A autoria desta obra (chafariz, fonte, ou, fontanário) deve-se aos famosos mestres canteiros da família Lopes, que durante os séculos XVI e XVII, espalharam a sua arte por estas redondezas.
Este chafariz insere-se na “montra de fontanários” que rodeiam as praças de Caminha e Viana do Castelo, fruto do trabalho destes mestres de cantaria, que deixaram um marca indelével em terras minhotas, e, na vizinha Galiza (Pontevedra).
A convite dos monges franciscanos, o pequeno claustro do convento de Sam Payo foi enobrecido com este fontanário, ou, objeto estético, que além de obra de arte, tinha a função prática de refrescar o espaço quadricular, em que estava inserido. Uma fonte de água que abastecia o convento, deu origem à construção deste fontanário, que através de obras de encanamento em estrutura granítica, servindo de canalização, permitia levar a água até ao claustro. Pela sua simplicidade, ou seja, pela construção de uma única taça, tal como uma corola de uma flor, alvitra-se que tenha sido um exemplar inicial destes grandes mestres de cantaria. A
água encanada desde a sua nascente demonstra que este convento de Sam Payo atingiu o auge da
sua administração em pleno final do século XVI, tornando-se um modelo arquitetónico para
outras fontes. Pelo seu "prestígio espiritual", alguns conventos serviram de modelos decorativos e arquitetónicos que irradiaram outras construções civis.

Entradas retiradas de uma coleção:
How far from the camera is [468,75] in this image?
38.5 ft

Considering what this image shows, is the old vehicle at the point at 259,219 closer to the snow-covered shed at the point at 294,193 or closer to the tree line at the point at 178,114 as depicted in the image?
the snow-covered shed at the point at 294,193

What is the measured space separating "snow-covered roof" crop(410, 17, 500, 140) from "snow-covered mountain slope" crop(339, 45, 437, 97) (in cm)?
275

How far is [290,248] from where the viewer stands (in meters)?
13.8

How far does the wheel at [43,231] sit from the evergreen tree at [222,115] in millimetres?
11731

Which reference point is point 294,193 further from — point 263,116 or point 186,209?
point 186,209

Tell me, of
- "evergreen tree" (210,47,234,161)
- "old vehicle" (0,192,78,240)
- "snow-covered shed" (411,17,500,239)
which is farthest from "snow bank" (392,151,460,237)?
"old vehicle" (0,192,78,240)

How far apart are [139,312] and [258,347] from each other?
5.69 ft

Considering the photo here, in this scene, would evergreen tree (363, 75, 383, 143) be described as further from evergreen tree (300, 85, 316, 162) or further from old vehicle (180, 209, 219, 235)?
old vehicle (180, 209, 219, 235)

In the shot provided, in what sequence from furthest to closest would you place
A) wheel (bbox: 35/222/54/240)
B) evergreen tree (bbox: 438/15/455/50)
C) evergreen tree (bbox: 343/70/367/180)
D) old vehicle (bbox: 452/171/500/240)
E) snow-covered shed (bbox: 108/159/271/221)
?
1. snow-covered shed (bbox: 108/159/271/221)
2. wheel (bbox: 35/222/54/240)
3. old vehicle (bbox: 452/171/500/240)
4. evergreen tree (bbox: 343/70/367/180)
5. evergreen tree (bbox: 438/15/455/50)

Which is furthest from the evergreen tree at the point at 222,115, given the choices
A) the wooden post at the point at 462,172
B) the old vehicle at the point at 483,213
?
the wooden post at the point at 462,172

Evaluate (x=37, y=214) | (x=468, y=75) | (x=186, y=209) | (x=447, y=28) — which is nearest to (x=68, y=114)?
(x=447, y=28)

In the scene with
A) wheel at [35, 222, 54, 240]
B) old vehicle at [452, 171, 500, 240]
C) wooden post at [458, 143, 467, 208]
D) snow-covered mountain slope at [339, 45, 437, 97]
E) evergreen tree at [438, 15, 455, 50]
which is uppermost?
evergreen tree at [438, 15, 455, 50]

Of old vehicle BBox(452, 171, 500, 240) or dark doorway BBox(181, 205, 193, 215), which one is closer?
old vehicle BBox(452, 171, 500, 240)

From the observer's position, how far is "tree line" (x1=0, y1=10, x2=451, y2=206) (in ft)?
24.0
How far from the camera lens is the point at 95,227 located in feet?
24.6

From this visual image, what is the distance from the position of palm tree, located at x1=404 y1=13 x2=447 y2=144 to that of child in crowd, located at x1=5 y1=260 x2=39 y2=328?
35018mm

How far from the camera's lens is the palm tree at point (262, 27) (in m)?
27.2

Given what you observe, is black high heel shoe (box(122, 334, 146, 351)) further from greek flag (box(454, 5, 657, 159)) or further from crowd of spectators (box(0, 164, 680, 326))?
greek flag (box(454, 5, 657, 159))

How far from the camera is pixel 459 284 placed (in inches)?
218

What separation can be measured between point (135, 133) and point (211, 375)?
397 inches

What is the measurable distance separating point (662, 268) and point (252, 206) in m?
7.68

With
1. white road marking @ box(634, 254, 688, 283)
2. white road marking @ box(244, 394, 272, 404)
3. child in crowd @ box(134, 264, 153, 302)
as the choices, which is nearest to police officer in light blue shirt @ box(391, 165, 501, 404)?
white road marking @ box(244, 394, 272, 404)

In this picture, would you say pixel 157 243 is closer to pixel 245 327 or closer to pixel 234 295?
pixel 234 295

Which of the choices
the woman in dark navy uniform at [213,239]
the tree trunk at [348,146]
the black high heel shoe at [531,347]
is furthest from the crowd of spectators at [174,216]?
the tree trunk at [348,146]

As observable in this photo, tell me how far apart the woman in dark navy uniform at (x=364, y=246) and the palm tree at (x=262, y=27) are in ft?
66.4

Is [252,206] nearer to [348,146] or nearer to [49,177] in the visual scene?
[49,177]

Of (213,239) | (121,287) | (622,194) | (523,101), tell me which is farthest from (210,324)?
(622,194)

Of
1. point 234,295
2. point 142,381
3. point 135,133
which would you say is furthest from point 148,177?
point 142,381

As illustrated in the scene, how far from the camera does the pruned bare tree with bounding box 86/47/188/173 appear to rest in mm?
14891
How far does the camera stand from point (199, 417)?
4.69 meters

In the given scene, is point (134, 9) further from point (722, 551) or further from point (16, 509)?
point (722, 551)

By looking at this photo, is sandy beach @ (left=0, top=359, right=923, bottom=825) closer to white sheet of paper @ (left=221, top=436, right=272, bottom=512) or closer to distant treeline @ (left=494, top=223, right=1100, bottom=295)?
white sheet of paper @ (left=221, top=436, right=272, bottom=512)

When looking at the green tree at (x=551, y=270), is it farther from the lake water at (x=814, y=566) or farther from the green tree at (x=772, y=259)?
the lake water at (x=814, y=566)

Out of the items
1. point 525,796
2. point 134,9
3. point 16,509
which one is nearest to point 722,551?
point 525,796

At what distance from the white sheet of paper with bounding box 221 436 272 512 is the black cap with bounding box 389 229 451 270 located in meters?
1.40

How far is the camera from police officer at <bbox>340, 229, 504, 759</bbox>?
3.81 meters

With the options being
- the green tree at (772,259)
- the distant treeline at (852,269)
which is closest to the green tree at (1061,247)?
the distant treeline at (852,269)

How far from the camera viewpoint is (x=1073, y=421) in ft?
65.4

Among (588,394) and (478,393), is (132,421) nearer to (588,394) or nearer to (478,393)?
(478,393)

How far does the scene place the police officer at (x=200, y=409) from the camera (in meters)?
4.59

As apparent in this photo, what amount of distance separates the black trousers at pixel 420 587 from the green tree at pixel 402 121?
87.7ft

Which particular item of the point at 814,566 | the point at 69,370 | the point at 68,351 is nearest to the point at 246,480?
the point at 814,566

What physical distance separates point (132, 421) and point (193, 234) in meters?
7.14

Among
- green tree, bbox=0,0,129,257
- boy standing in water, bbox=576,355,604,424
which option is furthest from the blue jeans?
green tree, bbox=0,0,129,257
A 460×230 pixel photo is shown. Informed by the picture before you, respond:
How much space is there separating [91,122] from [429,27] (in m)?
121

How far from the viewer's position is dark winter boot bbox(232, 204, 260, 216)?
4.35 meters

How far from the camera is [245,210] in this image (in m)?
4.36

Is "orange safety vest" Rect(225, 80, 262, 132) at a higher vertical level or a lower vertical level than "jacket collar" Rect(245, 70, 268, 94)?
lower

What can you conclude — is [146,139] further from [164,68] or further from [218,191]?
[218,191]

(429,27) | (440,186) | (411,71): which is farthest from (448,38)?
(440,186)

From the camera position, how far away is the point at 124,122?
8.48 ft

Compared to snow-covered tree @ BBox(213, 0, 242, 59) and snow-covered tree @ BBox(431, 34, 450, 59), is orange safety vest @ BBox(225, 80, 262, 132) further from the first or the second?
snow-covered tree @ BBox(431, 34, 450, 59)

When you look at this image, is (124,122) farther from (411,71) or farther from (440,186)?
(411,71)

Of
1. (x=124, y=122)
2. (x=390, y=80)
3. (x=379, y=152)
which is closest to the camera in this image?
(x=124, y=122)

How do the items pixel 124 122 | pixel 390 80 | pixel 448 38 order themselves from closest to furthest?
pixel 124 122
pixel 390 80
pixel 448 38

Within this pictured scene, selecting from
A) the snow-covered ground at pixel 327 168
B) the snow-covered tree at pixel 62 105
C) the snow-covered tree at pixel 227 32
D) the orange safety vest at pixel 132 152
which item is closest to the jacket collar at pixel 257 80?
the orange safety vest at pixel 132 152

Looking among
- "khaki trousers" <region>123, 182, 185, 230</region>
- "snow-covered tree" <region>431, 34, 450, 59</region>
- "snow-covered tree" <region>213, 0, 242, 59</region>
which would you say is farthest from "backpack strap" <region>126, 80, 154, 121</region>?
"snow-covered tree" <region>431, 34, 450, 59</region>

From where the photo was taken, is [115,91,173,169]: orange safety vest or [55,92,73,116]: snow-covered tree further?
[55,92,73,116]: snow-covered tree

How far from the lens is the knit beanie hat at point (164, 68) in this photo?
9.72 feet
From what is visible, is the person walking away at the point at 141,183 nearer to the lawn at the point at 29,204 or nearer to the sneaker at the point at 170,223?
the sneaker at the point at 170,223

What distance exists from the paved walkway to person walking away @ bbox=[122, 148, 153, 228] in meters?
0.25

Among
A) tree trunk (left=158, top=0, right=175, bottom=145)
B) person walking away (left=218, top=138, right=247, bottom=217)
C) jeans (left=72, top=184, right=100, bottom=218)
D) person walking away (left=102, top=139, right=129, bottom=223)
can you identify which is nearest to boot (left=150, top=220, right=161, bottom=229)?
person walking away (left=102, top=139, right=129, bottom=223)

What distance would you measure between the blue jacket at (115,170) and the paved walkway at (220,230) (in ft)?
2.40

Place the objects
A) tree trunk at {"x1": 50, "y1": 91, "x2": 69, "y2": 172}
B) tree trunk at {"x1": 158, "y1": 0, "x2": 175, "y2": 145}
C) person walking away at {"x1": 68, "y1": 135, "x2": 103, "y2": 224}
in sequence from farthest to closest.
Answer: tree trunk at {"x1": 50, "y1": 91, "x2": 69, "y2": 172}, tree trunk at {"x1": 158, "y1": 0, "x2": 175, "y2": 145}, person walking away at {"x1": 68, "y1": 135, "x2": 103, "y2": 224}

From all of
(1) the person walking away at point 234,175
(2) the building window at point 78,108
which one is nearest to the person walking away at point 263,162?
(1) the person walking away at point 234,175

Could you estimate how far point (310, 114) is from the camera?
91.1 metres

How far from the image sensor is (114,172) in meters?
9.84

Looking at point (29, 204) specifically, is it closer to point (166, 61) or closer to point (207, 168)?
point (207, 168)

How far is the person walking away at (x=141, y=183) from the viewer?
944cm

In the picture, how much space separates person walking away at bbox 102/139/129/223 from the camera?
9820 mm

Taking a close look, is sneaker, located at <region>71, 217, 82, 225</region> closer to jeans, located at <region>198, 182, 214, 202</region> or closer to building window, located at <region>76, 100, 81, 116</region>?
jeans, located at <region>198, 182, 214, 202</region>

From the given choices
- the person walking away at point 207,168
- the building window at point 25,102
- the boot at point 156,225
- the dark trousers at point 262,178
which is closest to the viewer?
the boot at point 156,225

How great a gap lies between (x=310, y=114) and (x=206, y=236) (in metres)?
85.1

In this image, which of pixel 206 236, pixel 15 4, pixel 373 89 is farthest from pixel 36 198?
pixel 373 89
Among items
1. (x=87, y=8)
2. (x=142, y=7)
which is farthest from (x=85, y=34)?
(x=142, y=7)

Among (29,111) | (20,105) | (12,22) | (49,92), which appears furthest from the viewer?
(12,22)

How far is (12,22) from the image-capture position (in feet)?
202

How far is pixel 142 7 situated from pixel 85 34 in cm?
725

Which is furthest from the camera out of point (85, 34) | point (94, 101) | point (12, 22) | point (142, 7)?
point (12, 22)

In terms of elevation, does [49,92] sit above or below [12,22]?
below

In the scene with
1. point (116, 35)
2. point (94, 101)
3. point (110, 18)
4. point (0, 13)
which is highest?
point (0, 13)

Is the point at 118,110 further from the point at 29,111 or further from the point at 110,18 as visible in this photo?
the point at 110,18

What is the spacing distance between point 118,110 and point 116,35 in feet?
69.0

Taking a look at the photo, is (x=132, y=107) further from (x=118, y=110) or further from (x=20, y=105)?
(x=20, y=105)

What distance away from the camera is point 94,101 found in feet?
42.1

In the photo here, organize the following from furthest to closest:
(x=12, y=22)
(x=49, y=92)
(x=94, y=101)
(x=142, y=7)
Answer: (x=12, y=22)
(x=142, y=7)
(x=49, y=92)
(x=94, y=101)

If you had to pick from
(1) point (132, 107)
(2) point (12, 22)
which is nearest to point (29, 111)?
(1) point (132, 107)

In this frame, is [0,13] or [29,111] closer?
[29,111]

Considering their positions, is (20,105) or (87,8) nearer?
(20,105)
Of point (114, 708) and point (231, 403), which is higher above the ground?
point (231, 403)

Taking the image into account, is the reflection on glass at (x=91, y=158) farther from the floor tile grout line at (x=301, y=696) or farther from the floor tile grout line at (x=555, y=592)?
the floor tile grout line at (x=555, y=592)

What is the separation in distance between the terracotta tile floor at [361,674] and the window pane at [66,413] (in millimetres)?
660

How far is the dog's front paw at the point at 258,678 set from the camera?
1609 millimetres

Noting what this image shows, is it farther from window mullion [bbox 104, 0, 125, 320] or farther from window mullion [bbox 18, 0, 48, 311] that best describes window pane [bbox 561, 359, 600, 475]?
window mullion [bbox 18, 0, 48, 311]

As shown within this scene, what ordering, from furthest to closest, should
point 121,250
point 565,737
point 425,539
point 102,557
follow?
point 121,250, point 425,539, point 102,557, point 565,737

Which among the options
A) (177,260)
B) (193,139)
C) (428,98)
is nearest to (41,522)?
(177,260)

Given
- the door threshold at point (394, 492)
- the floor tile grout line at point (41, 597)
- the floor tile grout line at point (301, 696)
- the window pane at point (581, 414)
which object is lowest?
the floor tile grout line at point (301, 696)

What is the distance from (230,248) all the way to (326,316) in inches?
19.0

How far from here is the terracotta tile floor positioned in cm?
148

◆ TAREFAS
a – Responde a estas perguntas sobre o texto do chafariz, cada uma na sua linha:
(i) Em que séculos os mestres canteiros da família Lopes espalharam a sua arte?
(ii) A convite de quem foi o claustro do convento de Sam Payo enobrecido com o fontanário?
(iii) Em que altura atingiu o convento de Sam Payo o auge da sua administração?
b – Substitui "terras minhotas" por "terras do Minho" e volta a escrever o trecho do texto do chafariz que começa nas palavras "A autoria desta" e acaba depois de "vizinha Galiza (Pontevedra).".
c – Prossegue o texto do chafariz do convento de Sam Payo a partir da última frase apresentada.
As entradas são material à parte, independente do texto.

◆ RESPOSTAS POR TAREFA
a –
(i) Nos séculos XVI e XVII.
(ii) Dos monges franciscanos.
(iii) Em pleno final do século XVI.

b –
A autoria desta obra (chafariz, fonte, ou, fontanário) deve-se aos famosos mestres canteiros da família Lopes, que durante os séculos XVI e XVII, espalharam a sua arte por estas redondezas.
Este chafariz insere-se na “montra de fontanários” que rodeiam as praças de Caminha e Viana do Castelo, fruto do trabalho destes mestres de cantaria, que deixaram um marca indelével em terras do Minho, e, na vizinha Galiza (Pontevedra).

c –
A estrutura do chafariz obedece a um equilíbrio dinâmico, em que no centro do tanque, emerso na água, assenta o pilar, que suporta uma grande taça, ligeiramente decorada por pequenos frisos, de onde jorra a água sobre o pequeno lago, ou tanque. A coluna, por onde passa a água, e, inserida no meio da água, está trabalhada na sua base até ao nível da concha, ou, taça, e continua, na mesma proporção, com ornamentos até à sua parte superior.
No final do século XIX, procedeu-se ao desmantelamento deste chafariz que estava no pequeno claustro do Convento de Sam Payo para a Quinta ou Solar da Loureira, em Gondarém. Segundo, informações orais, um documento de "registo de obra" acompanhou a mudança desta obra de arte; outros, falam de uma oferta.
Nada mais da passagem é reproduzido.